Complexity of the data is the first argument against data sharing which is given in the comment. What do the “data owners” mean with complexity of the data? Complexity of study design, sampling scheme and structure? Or the underlying biology represented by the data? Or both?
As a biostatistician I have often encountered these issue around data sharing. In biomedical projects where my colleagues like to add data from another study to improve the power. In my own research projects where I like to illustrate the new methods with exciting datasets.
Statistical research aims development of methods which efficiently analyze the data to infer relationships between variables in the whole population from which the subjects of the study were sampled. Statistical inference might be quite challenging because of non-random sampling, measurement error, model assumptions to be made etc…
In a perfect world the new methodology and the results of analyses of new data would be published together. However typically data are first analyzed with existing but not completely perfect methodology and published before the methodological paper. Sometimes a methodological paper is published first but with a less interesting dataset. Statistician might even have to squeeze the data to fit the statistical problem of the not-yet-available new dataset.
One of my research topic is statistical methodology for family data. The last 10 years, I have worked very hard to start collaborations with many researchers who collect data from families. I wrote a project for a personal grant to develop new methods for family data and included an impressive table of family studies with relevant old and new datasets. The life scientists in the committee wondered whether sufficient data were available for my project…
What does the committee mean? Of course there is sufficient data.
I did not get the fellowship.
The committee wrote about me: We are not convinced that she is able to deal with the data???!!
Why not? Is the data too complex for me?
Shockingly, the argument used by the committee is similar to the one used against data sharing in the comment. The committee however cannot mean the complexity of the data structure and study design. Obviously, as an experienced statistician I know much more about how to deal with these issues than the life science committee members themselves.
So what did they mean? Did they mean that I do not understand the biology represented by the data? Or the real problems in health care?
Might be. I am very much interested in biology, but I am not a biologist. I am very much interested in clinical applications of my methodology but I am not a clinician. However I always discuss the relevance of the methodology to be developed with the data owners. I share the results of the analysis of the data with my new method to the “data owner” before publication. On most of my papers the “data owners” are coauthors. So why worry?
The committee members did not ask me about the role of data in statistical research, and the role of data and statistical research in life sciences. They assumed that they know. Do they?
Just as complexity of data structure cannot be the argument of sharing data with statisticians, complexity of biology cannot be the argument of sharing data with other life scientists.
I think that most of the (bio)medical researchers just do not want to share “their” data. It is their little baby.

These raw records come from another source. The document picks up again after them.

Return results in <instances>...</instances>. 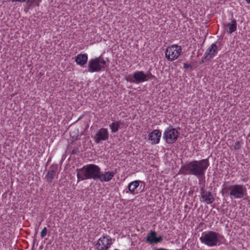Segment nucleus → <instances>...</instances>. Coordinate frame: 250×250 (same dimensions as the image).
<instances>
[{
	"instance_id": "f3484780",
	"label": "nucleus",
	"mask_w": 250,
	"mask_h": 250,
	"mask_svg": "<svg viewBox=\"0 0 250 250\" xmlns=\"http://www.w3.org/2000/svg\"><path fill=\"white\" fill-rule=\"evenodd\" d=\"M140 184V181H134L133 182H131L128 185V189L130 192L133 194L138 193V192L136 191V189L139 187Z\"/></svg>"
},
{
	"instance_id": "423d86ee",
	"label": "nucleus",
	"mask_w": 250,
	"mask_h": 250,
	"mask_svg": "<svg viewBox=\"0 0 250 250\" xmlns=\"http://www.w3.org/2000/svg\"><path fill=\"white\" fill-rule=\"evenodd\" d=\"M149 78V74L142 71H136L133 74L125 75V79L130 83H139L147 81Z\"/></svg>"
},
{
	"instance_id": "6e6552de",
	"label": "nucleus",
	"mask_w": 250,
	"mask_h": 250,
	"mask_svg": "<svg viewBox=\"0 0 250 250\" xmlns=\"http://www.w3.org/2000/svg\"><path fill=\"white\" fill-rule=\"evenodd\" d=\"M178 135V131L175 128L169 126L165 129L163 137L167 143L172 144L177 140Z\"/></svg>"
},
{
	"instance_id": "0eeeda50",
	"label": "nucleus",
	"mask_w": 250,
	"mask_h": 250,
	"mask_svg": "<svg viewBox=\"0 0 250 250\" xmlns=\"http://www.w3.org/2000/svg\"><path fill=\"white\" fill-rule=\"evenodd\" d=\"M182 52L181 46L173 44L167 47L165 51L166 58L169 61L177 59Z\"/></svg>"
},
{
	"instance_id": "ddd939ff",
	"label": "nucleus",
	"mask_w": 250,
	"mask_h": 250,
	"mask_svg": "<svg viewBox=\"0 0 250 250\" xmlns=\"http://www.w3.org/2000/svg\"><path fill=\"white\" fill-rule=\"evenodd\" d=\"M161 135V132L159 130L155 129L149 133L148 138L152 144H157L160 142Z\"/></svg>"
},
{
	"instance_id": "20e7f679",
	"label": "nucleus",
	"mask_w": 250,
	"mask_h": 250,
	"mask_svg": "<svg viewBox=\"0 0 250 250\" xmlns=\"http://www.w3.org/2000/svg\"><path fill=\"white\" fill-rule=\"evenodd\" d=\"M220 236L219 233L215 231H208L202 233L199 239L202 244L212 247L218 245Z\"/></svg>"
},
{
	"instance_id": "2eb2a0df",
	"label": "nucleus",
	"mask_w": 250,
	"mask_h": 250,
	"mask_svg": "<svg viewBox=\"0 0 250 250\" xmlns=\"http://www.w3.org/2000/svg\"><path fill=\"white\" fill-rule=\"evenodd\" d=\"M88 60V56L85 54H78L76 57L75 61L78 65L81 66L85 64Z\"/></svg>"
},
{
	"instance_id": "aec40b11",
	"label": "nucleus",
	"mask_w": 250,
	"mask_h": 250,
	"mask_svg": "<svg viewBox=\"0 0 250 250\" xmlns=\"http://www.w3.org/2000/svg\"><path fill=\"white\" fill-rule=\"evenodd\" d=\"M156 235L155 231H151L147 236L146 241L150 243H154L153 241L156 239Z\"/></svg>"
},
{
	"instance_id": "39448f33",
	"label": "nucleus",
	"mask_w": 250,
	"mask_h": 250,
	"mask_svg": "<svg viewBox=\"0 0 250 250\" xmlns=\"http://www.w3.org/2000/svg\"><path fill=\"white\" fill-rule=\"evenodd\" d=\"M106 62L104 58L100 56L89 61L88 63V70L90 72H99L105 68Z\"/></svg>"
},
{
	"instance_id": "1a4fd4ad",
	"label": "nucleus",
	"mask_w": 250,
	"mask_h": 250,
	"mask_svg": "<svg viewBox=\"0 0 250 250\" xmlns=\"http://www.w3.org/2000/svg\"><path fill=\"white\" fill-rule=\"evenodd\" d=\"M112 244V240L109 236L106 235L101 237L98 240L96 247L98 250H107Z\"/></svg>"
},
{
	"instance_id": "393cba45",
	"label": "nucleus",
	"mask_w": 250,
	"mask_h": 250,
	"mask_svg": "<svg viewBox=\"0 0 250 250\" xmlns=\"http://www.w3.org/2000/svg\"><path fill=\"white\" fill-rule=\"evenodd\" d=\"M191 67V65L189 64L184 63V68L187 69L188 68Z\"/></svg>"
},
{
	"instance_id": "f8f14e48",
	"label": "nucleus",
	"mask_w": 250,
	"mask_h": 250,
	"mask_svg": "<svg viewBox=\"0 0 250 250\" xmlns=\"http://www.w3.org/2000/svg\"><path fill=\"white\" fill-rule=\"evenodd\" d=\"M115 173L113 171H104L101 172L100 170L98 179L101 182H106L110 181L114 177Z\"/></svg>"
},
{
	"instance_id": "9b49d317",
	"label": "nucleus",
	"mask_w": 250,
	"mask_h": 250,
	"mask_svg": "<svg viewBox=\"0 0 250 250\" xmlns=\"http://www.w3.org/2000/svg\"><path fill=\"white\" fill-rule=\"evenodd\" d=\"M200 201L205 202L207 204H210L213 202L214 199L213 195L210 192L202 189Z\"/></svg>"
},
{
	"instance_id": "7ed1b4c3",
	"label": "nucleus",
	"mask_w": 250,
	"mask_h": 250,
	"mask_svg": "<svg viewBox=\"0 0 250 250\" xmlns=\"http://www.w3.org/2000/svg\"><path fill=\"white\" fill-rule=\"evenodd\" d=\"M231 198H243L246 192V188L242 185H230L224 184L222 185V191L223 193H228Z\"/></svg>"
},
{
	"instance_id": "dca6fc26",
	"label": "nucleus",
	"mask_w": 250,
	"mask_h": 250,
	"mask_svg": "<svg viewBox=\"0 0 250 250\" xmlns=\"http://www.w3.org/2000/svg\"><path fill=\"white\" fill-rule=\"evenodd\" d=\"M237 23L235 20H232L230 22L227 23L225 27L226 31L229 34H231L236 30Z\"/></svg>"
},
{
	"instance_id": "f03ea898",
	"label": "nucleus",
	"mask_w": 250,
	"mask_h": 250,
	"mask_svg": "<svg viewBox=\"0 0 250 250\" xmlns=\"http://www.w3.org/2000/svg\"><path fill=\"white\" fill-rule=\"evenodd\" d=\"M100 168L95 165L89 164L77 169V176L78 181L92 179H98Z\"/></svg>"
},
{
	"instance_id": "b1692460",
	"label": "nucleus",
	"mask_w": 250,
	"mask_h": 250,
	"mask_svg": "<svg viewBox=\"0 0 250 250\" xmlns=\"http://www.w3.org/2000/svg\"><path fill=\"white\" fill-rule=\"evenodd\" d=\"M162 240H163V238L161 236H160L158 237H156V239L154 240V241H153V243H159V242H161Z\"/></svg>"
},
{
	"instance_id": "9d476101",
	"label": "nucleus",
	"mask_w": 250,
	"mask_h": 250,
	"mask_svg": "<svg viewBox=\"0 0 250 250\" xmlns=\"http://www.w3.org/2000/svg\"><path fill=\"white\" fill-rule=\"evenodd\" d=\"M109 138V132L107 128H101L96 133L93 140L96 144H99L102 141H106Z\"/></svg>"
},
{
	"instance_id": "6ab92c4d",
	"label": "nucleus",
	"mask_w": 250,
	"mask_h": 250,
	"mask_svg": "<svg viewBox=\"0 0 250 250\" xmlns=\"http://www.w3.org/2000/svg\"><path fill=\"white\" fill-rule=\"evenodd\" d=\"M55 176L56 173L54 170H49L46 175L47 182L48 183H51L53 179L55 177Z\"/></svg>"
},
{
	"instance_id": "4468645a",
	"label": "nucleus",
	"mask_w": 250,
	"mask_h": 250,
	"mask_svg": "<svg viewBox=\"0 0 250 250\" xmlns=\"http://www.w3.org/2000/svg\"><path fill=\"white\" fill-rule=\"evenodd\" d=\"M217 47L215 43H212L210 46L207 49L205 53V58L209 60L213 58L217 53Z\"/></svg>"
},
{
	"instance_id": "f257e3e1",
	"label": "nucleus",
	"mask_w": 250,
	"mask_h": 250,
	"mask_svg": "<svg viewBox=\"0 0 250 250\" xmlns=\"http://www.w3.org/2000/svg\"><path fill=\"white\" fill-rule=\"evenodd\" d=\"M209 165L208 159L193 161L187 163L181 167L179 172L184 175H193L197 177L202 176L204 175Z\"/></svg>"
},
{
	"instance_id": "a878e982",
	"label": "nucleus",
	"mask_w": 250,
	"mask_h": 250,
	"mask_svg": "<svg viewBox=\"0 0 250 250\" xmlns=\"http://www.w3.org/2000/svg\"><path fill=\"white\" fill-rule=\"evenodd\" d=\"M248 3H250V0H246Z\"/></svg>"
},
{
	"instance_id": "5701e85b",
	"label": "nucleus",
	"mask_w": 250,
	"mask_h": 250,
	"mask_svg": "<svg viewBox=\"0 0 250 250\" xmlns=\"http://www.w3.org/2000/svg\"><path fill=\"white\" fill-rule=\"evenodd\" d=\"M241 145L239 142H236L234 145V148L235 149H239L240 148Z\"/></svg>"
},
{
	"instance_id": "412c9836",
	"label": "nucleus",
	"mask_w": 250,
	"mask_h": 250,
	"mask_svg": "<svg viewBox=\"0 0 250 250\" xmlns=\"http://www.w3.org/2000/svg\"><path fill=\"white\" fill-rule=\"evenodd\" d=\"M12 2H23L25 1H26L27 4H28L29 6H31V5L33 4L34 2L36 1V0H11Z\"/></svg>"
},
{
	"instance_id": "4be33fe9",
	"label": "nucleus",
	"mask_w": 250,
	"mask_h": 250,
	"mask_svg": "<svg viewBox=\"0 0 250 250\" xmlns=\"http://www.w3.org/2000/svg\"><path fill=\"white\" fill-rule=\"evenodd\" d=\"M47 229L44 227L41 232V236L42 238H44L47 234Z\"/></svg>"
},
{
	"instance_id": "a211bd4d",
	"label": "nucleus",
	"mask_w": 250,
	"mask_h": 250,
	"mask_svg": "<svg viewBox=\"0 0 250 250\" xmlns=\"http://www.w3.org/2000/svg\"><path fill=\"white\" fill-rule=\"evenodd\" d=\"M120 125L121 123L120 122L116 121L110 124L109 126L112 132H116L118 130Z\"/></svg>"
}]
</instances>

In addition to the problem that no sharing of data hampers the contribution of the data to science, there is one more problem. By being busy with sitting on your data, you are less aware of opportunities in other data sets where you can contribute with your specific expertise. You have no idea about how much data there is in this world.
For sure, comments such as “complexity of data” and “a statistician is not able to deal with the data” are very weak arguments. Scientists should be able to explain the complexity of the data to statisticians, otherwise they should not have started the study in the first place. In the first publication (preferably in an open access journal) , scientists should explain the complexity of the data to the scientific world and allow access to the data to other researchers. I agree with Rosanna: The more people work on your data the better!!